- Exercise prompt -
While leaving the pictures out, set down only the lines from the one with "order: Galliformes" through the end of the records, exactly as they stand.

- Stored data entries -
----

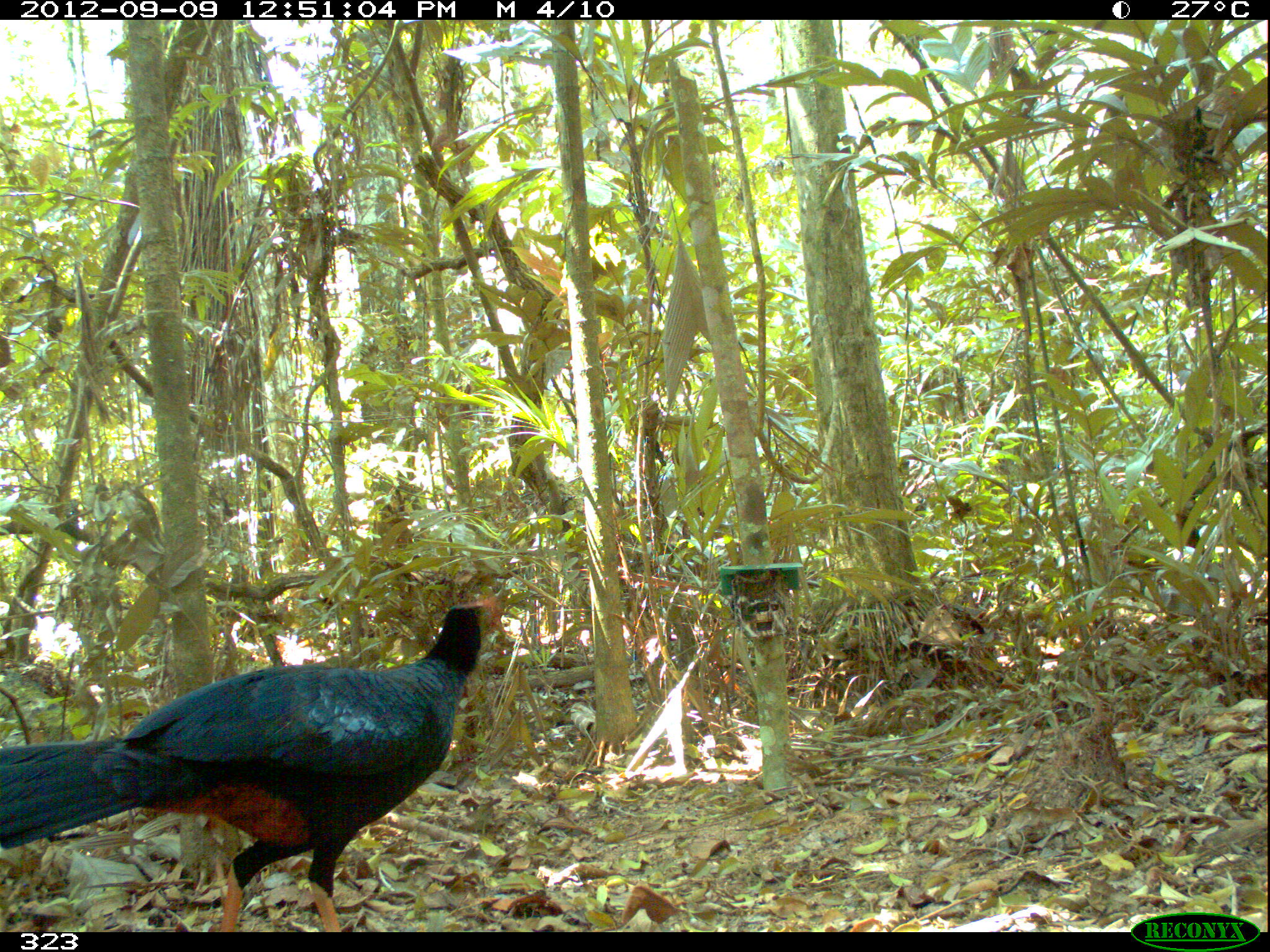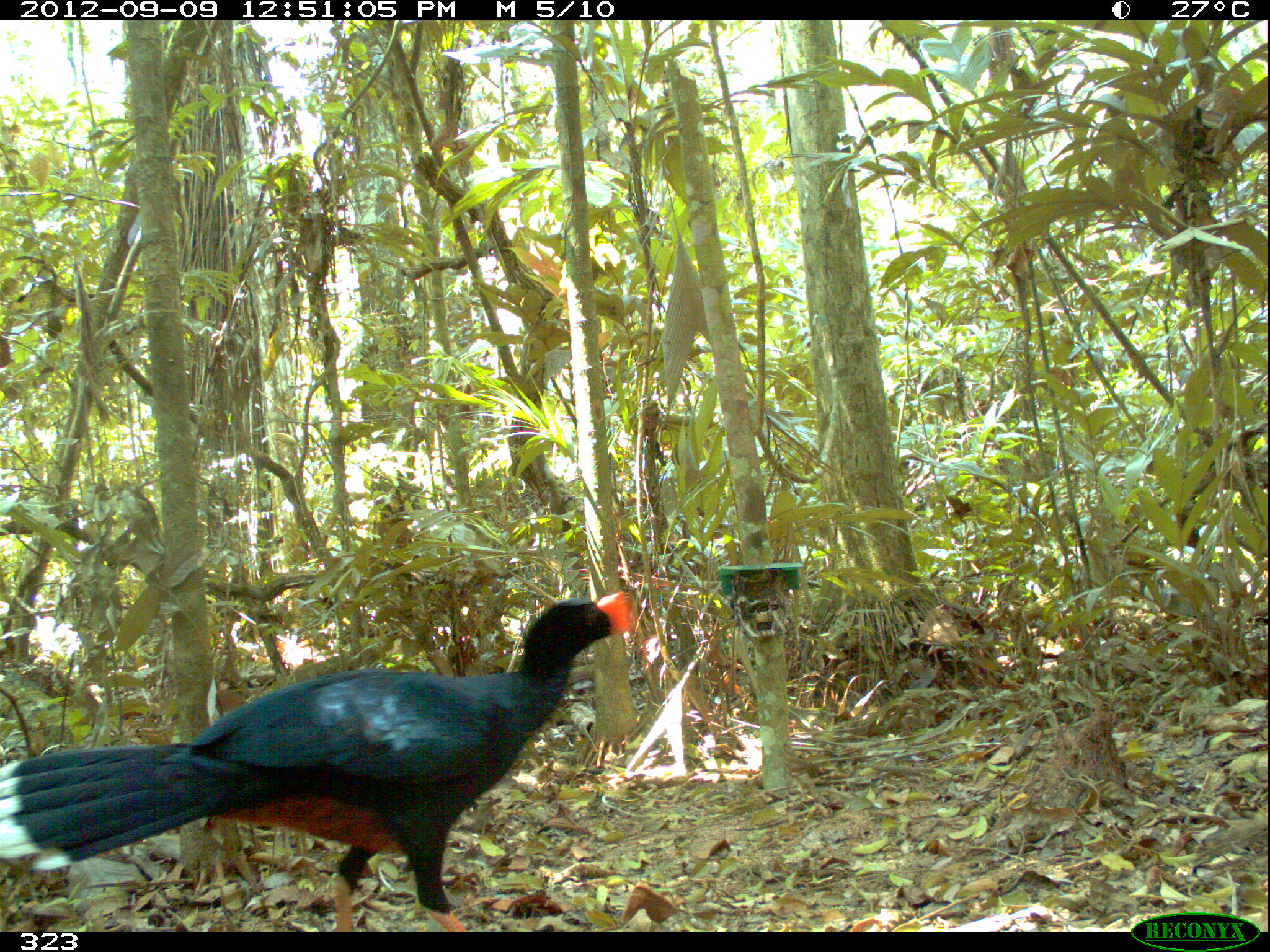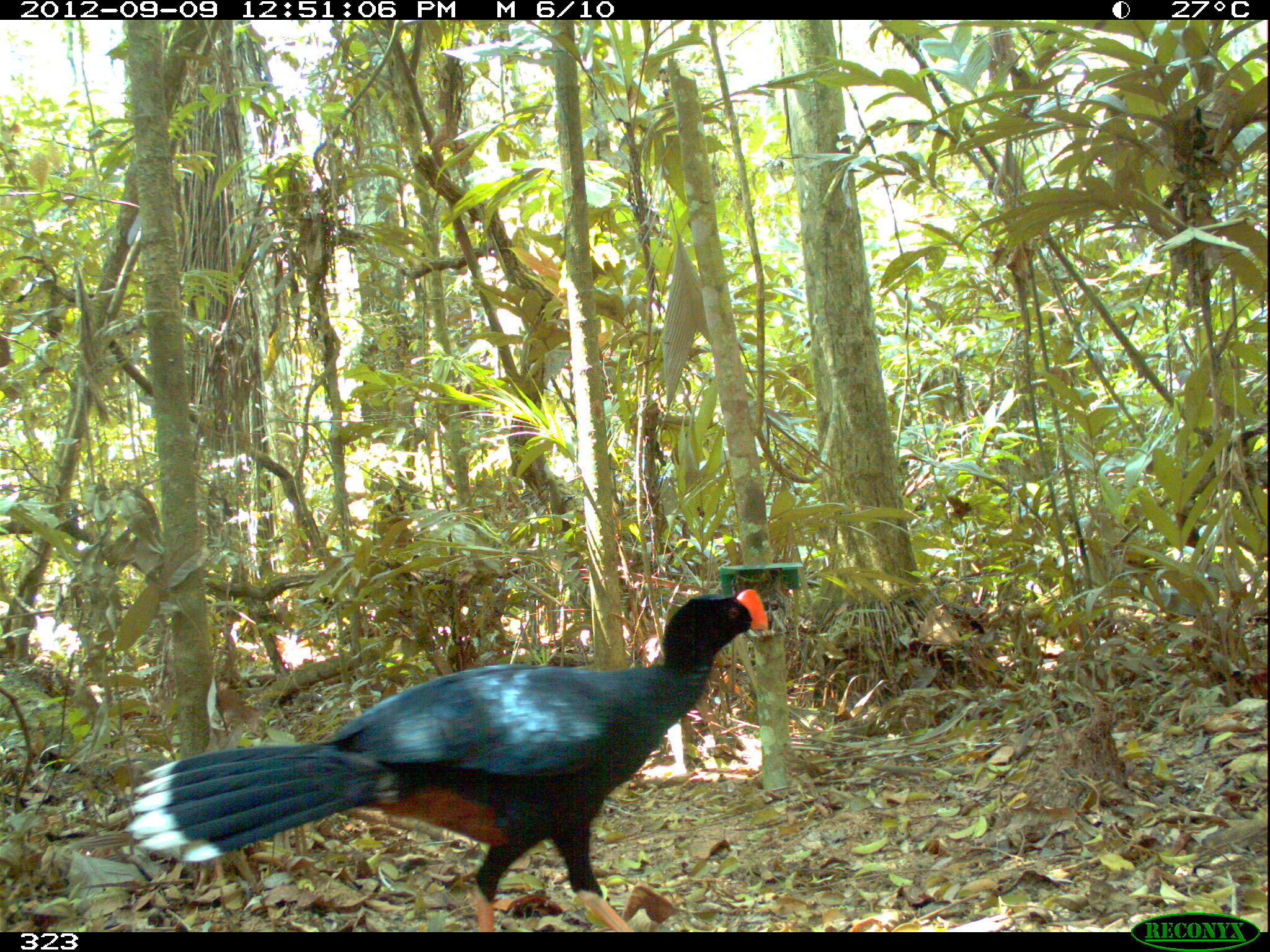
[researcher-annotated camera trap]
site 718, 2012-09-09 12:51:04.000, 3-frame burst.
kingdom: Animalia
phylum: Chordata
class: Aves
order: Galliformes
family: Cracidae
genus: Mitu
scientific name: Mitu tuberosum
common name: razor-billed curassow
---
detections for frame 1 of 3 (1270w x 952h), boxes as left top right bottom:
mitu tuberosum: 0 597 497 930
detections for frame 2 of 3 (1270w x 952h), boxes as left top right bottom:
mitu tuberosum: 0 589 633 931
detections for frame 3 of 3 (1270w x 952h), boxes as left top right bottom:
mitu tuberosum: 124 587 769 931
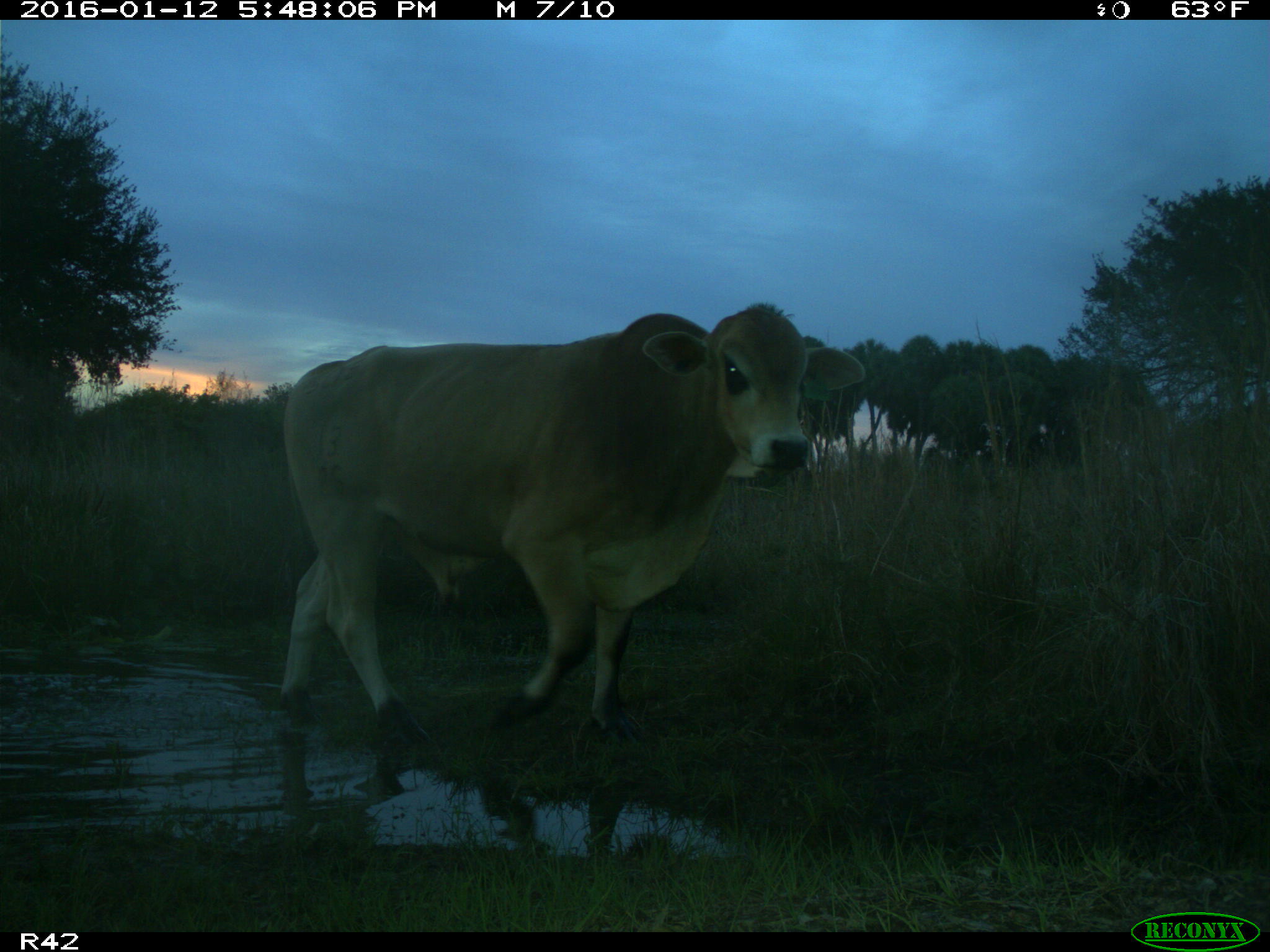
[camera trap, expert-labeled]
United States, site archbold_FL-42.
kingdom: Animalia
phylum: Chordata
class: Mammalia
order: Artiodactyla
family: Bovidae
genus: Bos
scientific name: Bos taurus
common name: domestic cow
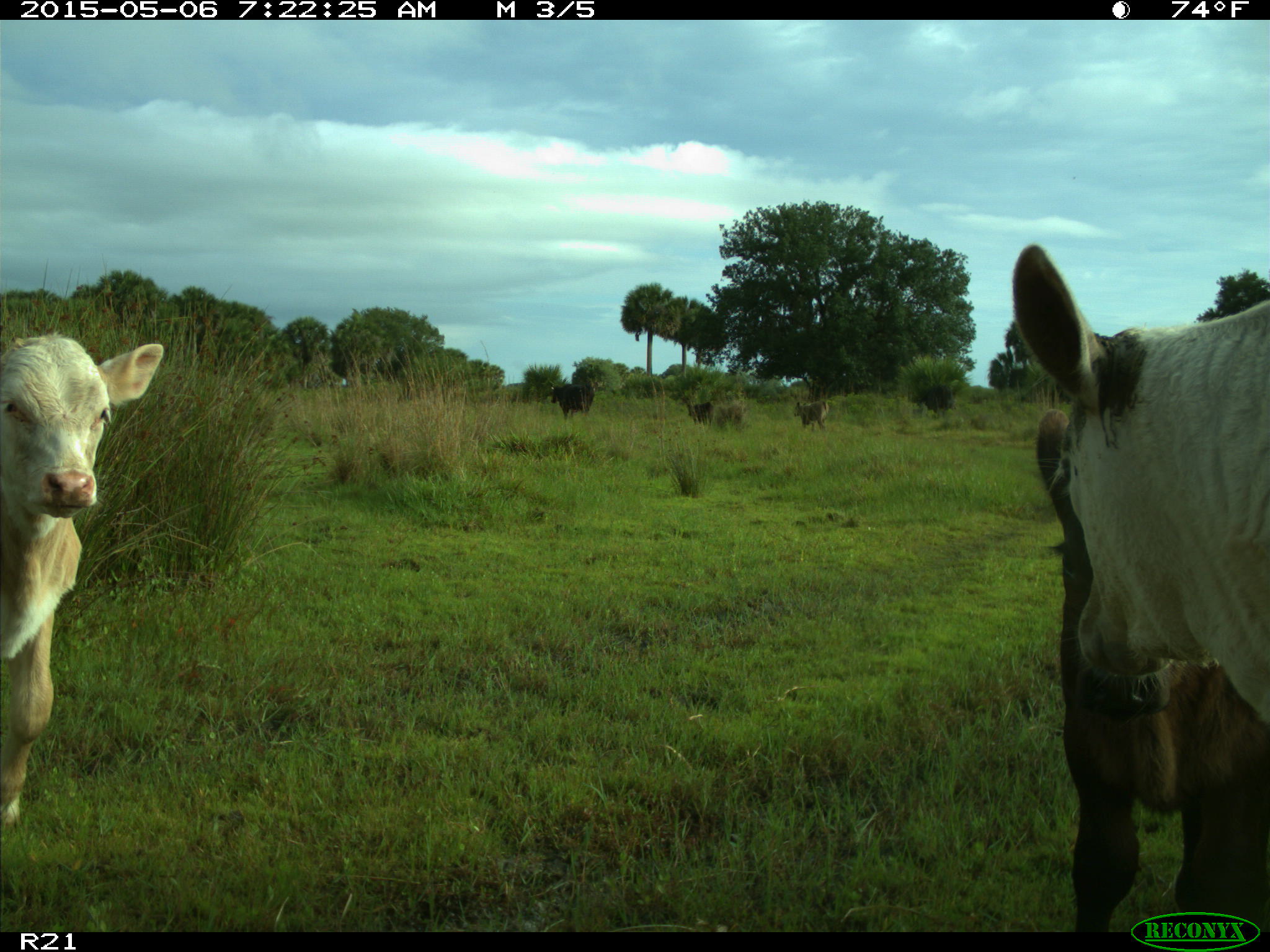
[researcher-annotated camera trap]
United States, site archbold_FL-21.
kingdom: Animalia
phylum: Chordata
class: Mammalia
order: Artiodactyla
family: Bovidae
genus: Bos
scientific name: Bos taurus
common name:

----

- Exercise solution -
order: Galliformes
family: Cracidae
genus: Mitu
scientific name: Mitu tuberosum
common name: razor-billed curassow
---
detections for frame 1 of 3 (1270w x 952h), boxes as left top right bottom:
mitu tuberosum: 0 597 497 930
detections for frame 2 of 3 (1270w x 952h), boxes as left top right bottom:
mitu tuberosum: 0 589 633 931
detections for frame 3 of 3 (1270w x 952h), boxes as left top right bottom:
mitu tuberosum: 124 587 769 931
[camera trap, expert-labeled]
United States, site archbold_FL-42.
kingdom: Animalia
phylum: Chordata
class: Mammalia
order: Artiodactyla
family: Bovidae
genus: Bos
scientific name: Bos taurus
common name: domestic cow
[researcher-annotated camera trap]
United States, site archbold_FL-21.
kingdom: Animalia
phylum: Chordata
class: Mammalia
order: Artiodactyla
family: Bovidae
genus: Bos
scientific name: Bos taurus
common name:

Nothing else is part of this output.